Hans Georg Strepp n'accepte pas tout à fait l'énorme demande sans protester. Il qualifie ma forme simplifiée d'astronavigation de "méthode pour les idiots". Qu'il soit pardonné. Entre-temps, le livre en est à sa 17e édition et a trouvé près de 100.000 lecteurs.

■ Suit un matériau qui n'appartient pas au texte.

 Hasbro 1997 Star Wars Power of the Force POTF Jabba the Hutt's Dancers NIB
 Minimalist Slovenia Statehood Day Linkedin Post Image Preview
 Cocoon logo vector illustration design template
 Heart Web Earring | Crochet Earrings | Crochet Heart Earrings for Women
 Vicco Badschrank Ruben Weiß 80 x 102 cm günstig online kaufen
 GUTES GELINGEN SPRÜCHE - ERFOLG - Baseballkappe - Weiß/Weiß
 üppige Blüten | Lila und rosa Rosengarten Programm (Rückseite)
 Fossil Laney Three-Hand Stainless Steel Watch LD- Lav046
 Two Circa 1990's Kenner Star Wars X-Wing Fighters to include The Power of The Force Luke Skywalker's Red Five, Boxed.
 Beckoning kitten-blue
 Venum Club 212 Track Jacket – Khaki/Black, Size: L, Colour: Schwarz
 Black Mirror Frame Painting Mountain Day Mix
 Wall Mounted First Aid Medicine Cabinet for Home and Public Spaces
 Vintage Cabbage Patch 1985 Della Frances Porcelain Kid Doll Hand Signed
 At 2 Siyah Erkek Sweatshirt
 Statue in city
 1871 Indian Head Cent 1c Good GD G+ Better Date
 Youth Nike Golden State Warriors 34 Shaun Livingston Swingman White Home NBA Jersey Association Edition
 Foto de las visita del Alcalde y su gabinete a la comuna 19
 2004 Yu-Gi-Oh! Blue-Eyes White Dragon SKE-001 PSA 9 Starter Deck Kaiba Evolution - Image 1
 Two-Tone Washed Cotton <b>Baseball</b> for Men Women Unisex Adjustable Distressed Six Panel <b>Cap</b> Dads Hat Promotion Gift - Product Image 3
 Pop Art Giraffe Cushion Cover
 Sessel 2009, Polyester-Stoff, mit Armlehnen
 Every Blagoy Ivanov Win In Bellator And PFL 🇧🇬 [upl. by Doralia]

Dans l'œil du typhon : le premier article de YACHT du juge officiel sur une tempête aux îles Fidji s'est lu comme un docu-thrillerPhoto : YACHT-ArchivDans l'œil du typhon : le premier article de YACHT du juge officiel sur une tempête aux îles Fidji s'est lu comme un docu-thriller

La querelle avec Strepp est de l'histoire ancienne. En fin de compte, nous nous sommes très bien entendus. Car en dehors de sa plume parfois malveillante, c'était un homme sympathique. Son éditeur disait qu'il était tout simplement méconnaissable lorsqu'il était assis derrière une machine à écrire. La dernière fois que nous nous sommes vus, il a fait preuve d'un tel humour qu'il m'a demandé de prendre une photo où nous croisons nos stylos, moi qu'il avait autrefois qualifié de "procureur wilhelminien".